Records for this exercise Block Start

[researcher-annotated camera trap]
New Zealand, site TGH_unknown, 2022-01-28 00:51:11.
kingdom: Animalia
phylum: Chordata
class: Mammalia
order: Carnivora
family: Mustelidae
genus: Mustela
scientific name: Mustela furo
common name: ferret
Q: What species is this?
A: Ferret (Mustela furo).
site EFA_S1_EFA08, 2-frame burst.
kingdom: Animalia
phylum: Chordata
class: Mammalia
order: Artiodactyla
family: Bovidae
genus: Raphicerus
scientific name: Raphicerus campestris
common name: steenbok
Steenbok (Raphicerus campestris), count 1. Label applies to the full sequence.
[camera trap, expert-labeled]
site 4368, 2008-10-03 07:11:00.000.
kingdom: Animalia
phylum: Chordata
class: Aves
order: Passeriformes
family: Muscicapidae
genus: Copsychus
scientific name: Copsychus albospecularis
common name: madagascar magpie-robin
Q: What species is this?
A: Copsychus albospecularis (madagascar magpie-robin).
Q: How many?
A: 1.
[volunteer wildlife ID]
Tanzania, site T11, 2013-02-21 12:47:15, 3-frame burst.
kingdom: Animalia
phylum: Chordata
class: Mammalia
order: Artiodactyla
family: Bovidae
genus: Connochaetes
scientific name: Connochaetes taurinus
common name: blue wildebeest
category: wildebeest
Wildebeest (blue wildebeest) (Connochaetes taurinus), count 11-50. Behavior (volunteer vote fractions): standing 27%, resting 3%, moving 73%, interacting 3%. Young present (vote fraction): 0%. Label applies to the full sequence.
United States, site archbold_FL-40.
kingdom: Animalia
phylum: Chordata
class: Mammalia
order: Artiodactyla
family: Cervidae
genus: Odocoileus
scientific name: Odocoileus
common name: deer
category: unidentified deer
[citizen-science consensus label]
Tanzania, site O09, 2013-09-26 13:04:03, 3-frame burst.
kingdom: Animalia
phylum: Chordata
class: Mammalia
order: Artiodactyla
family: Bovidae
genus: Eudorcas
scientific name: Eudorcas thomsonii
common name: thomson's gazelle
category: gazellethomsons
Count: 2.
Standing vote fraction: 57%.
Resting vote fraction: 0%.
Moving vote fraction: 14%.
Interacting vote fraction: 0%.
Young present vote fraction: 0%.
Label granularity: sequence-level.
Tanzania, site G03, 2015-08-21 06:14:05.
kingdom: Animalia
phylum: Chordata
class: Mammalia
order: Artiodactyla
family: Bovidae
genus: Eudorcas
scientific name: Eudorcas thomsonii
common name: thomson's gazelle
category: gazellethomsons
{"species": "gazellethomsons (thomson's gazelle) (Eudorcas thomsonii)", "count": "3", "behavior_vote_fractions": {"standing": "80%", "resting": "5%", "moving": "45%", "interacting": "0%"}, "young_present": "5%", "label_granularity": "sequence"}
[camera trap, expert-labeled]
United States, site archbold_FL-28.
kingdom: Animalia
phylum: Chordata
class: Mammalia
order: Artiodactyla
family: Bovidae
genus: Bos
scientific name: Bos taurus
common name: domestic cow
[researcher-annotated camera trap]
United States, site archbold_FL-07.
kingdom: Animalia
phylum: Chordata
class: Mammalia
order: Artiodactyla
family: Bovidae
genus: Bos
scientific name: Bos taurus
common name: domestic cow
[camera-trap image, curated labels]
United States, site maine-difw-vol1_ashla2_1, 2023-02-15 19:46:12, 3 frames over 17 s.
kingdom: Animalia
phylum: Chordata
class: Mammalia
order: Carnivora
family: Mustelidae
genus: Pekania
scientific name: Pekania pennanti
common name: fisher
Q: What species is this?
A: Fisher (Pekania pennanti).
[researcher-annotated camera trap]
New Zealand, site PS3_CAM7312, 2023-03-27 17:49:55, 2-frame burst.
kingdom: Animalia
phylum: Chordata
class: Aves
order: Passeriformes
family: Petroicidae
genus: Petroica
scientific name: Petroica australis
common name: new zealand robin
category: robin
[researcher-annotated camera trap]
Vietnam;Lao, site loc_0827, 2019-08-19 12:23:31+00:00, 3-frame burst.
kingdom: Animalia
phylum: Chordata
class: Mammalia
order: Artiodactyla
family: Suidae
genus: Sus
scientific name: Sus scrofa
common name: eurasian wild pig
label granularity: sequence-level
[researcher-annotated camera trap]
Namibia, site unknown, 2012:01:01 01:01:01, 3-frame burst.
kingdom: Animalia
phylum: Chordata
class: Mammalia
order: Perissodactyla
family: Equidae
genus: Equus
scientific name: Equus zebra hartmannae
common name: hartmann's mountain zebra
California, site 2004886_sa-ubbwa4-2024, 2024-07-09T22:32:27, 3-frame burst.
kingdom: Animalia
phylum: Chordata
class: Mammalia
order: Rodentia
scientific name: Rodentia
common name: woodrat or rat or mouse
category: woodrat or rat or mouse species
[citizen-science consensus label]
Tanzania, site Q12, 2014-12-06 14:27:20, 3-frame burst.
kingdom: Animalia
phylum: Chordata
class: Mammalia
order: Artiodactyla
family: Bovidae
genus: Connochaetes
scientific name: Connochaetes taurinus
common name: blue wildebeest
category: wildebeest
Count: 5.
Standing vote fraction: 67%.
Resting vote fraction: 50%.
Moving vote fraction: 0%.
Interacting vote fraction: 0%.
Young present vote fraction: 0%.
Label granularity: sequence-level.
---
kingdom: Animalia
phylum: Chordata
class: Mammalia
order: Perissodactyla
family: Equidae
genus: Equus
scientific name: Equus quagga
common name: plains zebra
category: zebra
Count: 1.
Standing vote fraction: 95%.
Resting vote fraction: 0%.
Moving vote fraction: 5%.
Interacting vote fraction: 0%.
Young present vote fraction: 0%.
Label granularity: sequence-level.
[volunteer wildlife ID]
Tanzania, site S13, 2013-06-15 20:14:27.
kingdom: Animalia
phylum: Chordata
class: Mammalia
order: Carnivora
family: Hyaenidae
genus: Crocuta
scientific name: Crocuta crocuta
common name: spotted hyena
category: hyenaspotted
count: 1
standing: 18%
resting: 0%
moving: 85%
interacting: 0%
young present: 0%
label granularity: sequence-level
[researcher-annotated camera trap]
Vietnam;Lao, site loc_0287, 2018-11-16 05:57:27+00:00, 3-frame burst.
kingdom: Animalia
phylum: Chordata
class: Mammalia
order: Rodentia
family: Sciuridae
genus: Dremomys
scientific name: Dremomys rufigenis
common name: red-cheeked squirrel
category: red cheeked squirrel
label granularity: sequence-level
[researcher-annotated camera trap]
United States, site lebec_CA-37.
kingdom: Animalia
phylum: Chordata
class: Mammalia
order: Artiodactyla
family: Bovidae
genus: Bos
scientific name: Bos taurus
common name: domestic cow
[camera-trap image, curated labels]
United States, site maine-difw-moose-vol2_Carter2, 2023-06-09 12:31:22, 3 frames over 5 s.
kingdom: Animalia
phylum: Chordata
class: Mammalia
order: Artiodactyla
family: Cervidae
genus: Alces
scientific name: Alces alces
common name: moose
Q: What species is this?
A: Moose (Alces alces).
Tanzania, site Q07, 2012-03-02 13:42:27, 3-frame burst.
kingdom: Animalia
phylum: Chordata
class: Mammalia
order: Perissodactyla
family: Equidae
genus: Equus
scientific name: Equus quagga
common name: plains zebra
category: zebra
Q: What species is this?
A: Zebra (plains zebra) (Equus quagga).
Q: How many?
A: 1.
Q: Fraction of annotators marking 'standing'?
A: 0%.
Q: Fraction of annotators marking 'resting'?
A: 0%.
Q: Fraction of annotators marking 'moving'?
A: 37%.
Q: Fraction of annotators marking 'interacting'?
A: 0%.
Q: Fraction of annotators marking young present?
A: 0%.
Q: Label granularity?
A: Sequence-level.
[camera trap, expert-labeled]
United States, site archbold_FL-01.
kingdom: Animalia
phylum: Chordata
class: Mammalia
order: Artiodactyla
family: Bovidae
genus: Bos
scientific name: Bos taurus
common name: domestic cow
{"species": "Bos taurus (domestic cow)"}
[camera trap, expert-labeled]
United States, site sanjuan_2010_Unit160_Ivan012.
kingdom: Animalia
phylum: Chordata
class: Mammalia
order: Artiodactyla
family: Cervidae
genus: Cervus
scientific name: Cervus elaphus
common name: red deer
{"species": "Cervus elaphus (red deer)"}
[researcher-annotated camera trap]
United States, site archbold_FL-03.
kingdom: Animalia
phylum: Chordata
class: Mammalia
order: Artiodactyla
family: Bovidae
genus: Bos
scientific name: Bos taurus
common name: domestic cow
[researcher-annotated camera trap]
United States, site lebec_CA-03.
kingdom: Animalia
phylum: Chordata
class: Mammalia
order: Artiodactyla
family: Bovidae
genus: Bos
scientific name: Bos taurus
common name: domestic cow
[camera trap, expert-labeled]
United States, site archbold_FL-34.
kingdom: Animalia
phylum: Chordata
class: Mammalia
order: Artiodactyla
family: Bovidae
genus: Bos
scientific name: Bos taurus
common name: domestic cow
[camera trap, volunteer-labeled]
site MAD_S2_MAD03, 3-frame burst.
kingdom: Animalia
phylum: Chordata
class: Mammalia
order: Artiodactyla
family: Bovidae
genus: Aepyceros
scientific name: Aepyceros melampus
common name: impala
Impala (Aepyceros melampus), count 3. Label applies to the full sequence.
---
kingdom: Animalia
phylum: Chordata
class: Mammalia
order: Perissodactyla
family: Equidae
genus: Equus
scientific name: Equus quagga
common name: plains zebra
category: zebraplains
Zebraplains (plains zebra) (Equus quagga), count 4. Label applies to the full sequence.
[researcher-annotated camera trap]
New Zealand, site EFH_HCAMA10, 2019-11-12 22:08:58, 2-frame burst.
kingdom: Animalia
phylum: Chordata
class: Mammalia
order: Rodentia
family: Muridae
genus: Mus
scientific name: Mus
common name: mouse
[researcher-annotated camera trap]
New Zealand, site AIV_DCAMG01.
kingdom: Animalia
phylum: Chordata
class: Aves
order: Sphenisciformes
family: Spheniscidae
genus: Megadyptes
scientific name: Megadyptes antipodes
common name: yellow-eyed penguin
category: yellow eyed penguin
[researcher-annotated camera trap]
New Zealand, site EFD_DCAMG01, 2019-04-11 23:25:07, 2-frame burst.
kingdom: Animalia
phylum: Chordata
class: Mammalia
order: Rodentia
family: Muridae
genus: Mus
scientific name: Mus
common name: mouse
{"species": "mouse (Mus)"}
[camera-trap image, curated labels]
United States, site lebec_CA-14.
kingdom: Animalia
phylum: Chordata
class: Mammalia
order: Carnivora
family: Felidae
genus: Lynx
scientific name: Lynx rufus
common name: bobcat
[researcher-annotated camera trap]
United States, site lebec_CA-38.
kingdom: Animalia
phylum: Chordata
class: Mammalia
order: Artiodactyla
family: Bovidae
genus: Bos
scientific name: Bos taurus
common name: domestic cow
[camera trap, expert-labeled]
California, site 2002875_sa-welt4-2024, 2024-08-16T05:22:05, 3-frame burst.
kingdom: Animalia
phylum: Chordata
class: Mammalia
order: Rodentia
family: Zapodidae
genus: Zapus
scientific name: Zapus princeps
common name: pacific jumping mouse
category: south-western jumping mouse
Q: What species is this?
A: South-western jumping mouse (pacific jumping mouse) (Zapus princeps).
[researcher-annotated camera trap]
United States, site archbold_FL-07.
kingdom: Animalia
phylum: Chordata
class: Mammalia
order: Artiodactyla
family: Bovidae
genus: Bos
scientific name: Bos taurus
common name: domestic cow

Records for this exercise Block End

__Exercise objective__: Print precisely the lines from the one with "genus: Zapus" through the end of the data above, adding nothing.

__Solution for this task__:
genus: Zapus
scientific name: Zapus princeps
common name: pacific jumping mouse
category: south-western jumping mouse
Q: What species is this?
A: South-western jumping mouse (pacific jumping mouse) (Zapus princeps).
[researcher-annotated camera trap]
United States, site archbold_FL-07.
kingdom: Animalia
phylum: Chordata
class: Mammalia
order: Artiodactyla
family: Bovidae
genus: Bos
scientific name: Bos taurus
common name: domestic cow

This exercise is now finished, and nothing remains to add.